#### Set exercise
Rewrite the listing beginning at the line that has "How great is" and stopping after the line that has "24016 millimetres", with the requests kept, and raise each distance figure in the answers by 141.
------------------------------------------------------------
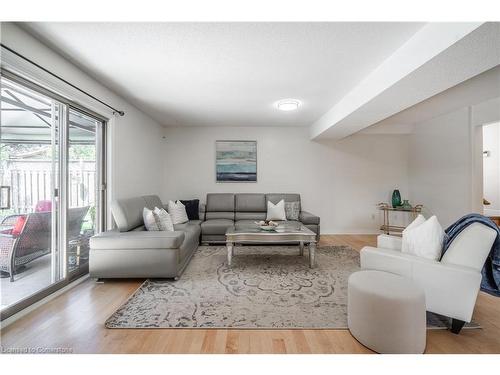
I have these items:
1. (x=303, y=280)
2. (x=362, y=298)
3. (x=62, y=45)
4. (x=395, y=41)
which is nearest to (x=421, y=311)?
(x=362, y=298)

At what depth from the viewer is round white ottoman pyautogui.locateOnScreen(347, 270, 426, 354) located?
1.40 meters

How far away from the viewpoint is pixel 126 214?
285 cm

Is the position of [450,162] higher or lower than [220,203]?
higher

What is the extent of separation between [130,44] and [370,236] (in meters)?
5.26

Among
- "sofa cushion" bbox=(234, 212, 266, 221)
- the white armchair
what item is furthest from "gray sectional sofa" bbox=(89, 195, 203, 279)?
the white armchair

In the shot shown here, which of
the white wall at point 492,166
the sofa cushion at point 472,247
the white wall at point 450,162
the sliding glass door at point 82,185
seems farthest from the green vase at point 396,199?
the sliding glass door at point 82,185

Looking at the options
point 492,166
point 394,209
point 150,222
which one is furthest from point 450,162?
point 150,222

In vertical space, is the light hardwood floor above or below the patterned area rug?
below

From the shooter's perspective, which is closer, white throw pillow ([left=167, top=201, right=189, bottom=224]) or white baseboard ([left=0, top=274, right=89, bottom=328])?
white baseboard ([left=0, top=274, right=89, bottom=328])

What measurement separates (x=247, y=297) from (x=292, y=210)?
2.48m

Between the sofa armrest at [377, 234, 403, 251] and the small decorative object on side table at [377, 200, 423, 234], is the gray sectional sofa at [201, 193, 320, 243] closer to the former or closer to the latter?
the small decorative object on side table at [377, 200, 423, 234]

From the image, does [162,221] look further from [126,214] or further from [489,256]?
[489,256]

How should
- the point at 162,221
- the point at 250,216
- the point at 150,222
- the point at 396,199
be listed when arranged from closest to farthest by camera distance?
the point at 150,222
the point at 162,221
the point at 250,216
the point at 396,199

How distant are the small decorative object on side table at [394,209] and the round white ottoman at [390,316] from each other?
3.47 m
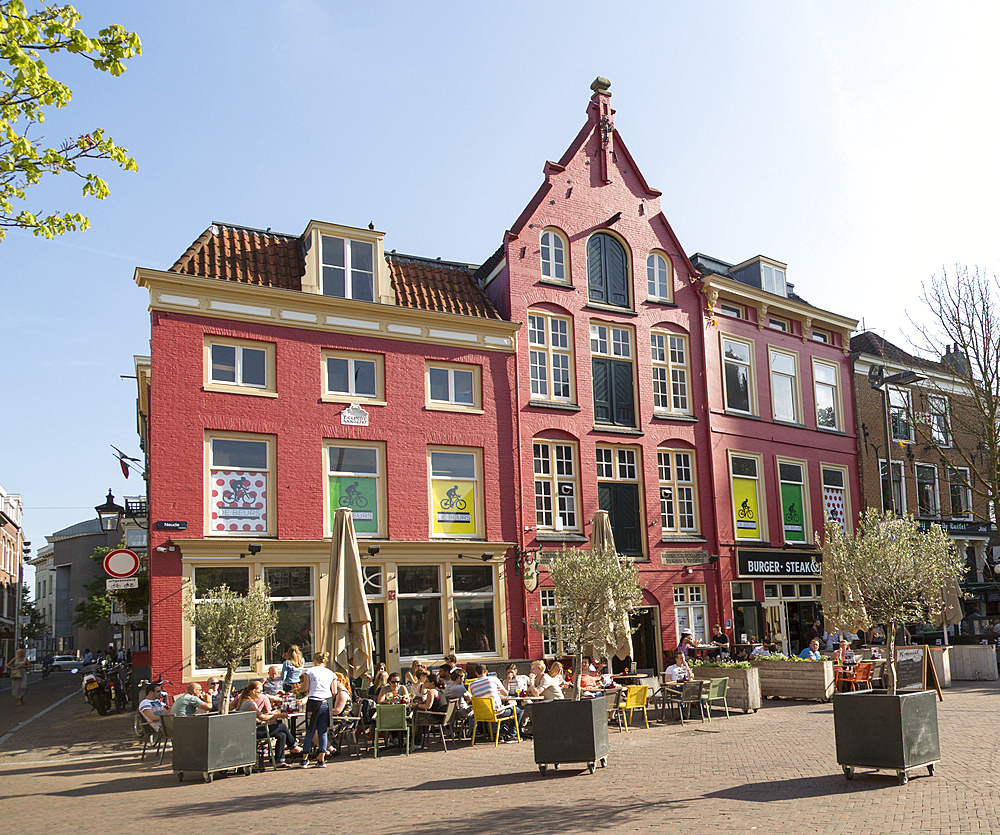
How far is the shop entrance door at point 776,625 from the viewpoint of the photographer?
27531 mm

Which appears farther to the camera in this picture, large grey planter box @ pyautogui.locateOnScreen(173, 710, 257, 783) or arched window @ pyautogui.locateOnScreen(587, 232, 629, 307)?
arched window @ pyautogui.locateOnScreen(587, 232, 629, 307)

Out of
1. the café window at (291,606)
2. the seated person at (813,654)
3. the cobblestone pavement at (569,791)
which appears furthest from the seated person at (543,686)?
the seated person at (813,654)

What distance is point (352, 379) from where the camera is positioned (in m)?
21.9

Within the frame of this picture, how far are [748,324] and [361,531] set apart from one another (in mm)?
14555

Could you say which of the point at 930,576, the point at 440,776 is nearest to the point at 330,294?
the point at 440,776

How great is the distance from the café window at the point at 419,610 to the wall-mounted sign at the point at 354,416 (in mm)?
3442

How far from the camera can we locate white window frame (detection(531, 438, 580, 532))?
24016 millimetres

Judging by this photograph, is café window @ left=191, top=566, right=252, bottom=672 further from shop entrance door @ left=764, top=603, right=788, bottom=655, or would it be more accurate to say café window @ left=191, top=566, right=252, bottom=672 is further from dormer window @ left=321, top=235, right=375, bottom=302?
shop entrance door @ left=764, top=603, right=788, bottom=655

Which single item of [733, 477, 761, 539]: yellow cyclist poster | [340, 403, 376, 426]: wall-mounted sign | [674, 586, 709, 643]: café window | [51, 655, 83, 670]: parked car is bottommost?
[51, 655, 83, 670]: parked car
------------------------------------------------------------
#### Written answer
How great is the distance from the café window at the point at 419,610 to the wall-mounted sign at the point at 354,416 (in mm)?
3583

How far from the camera can we locate white window frame (detection(531, 438, 580, 532))?
24157 millimetres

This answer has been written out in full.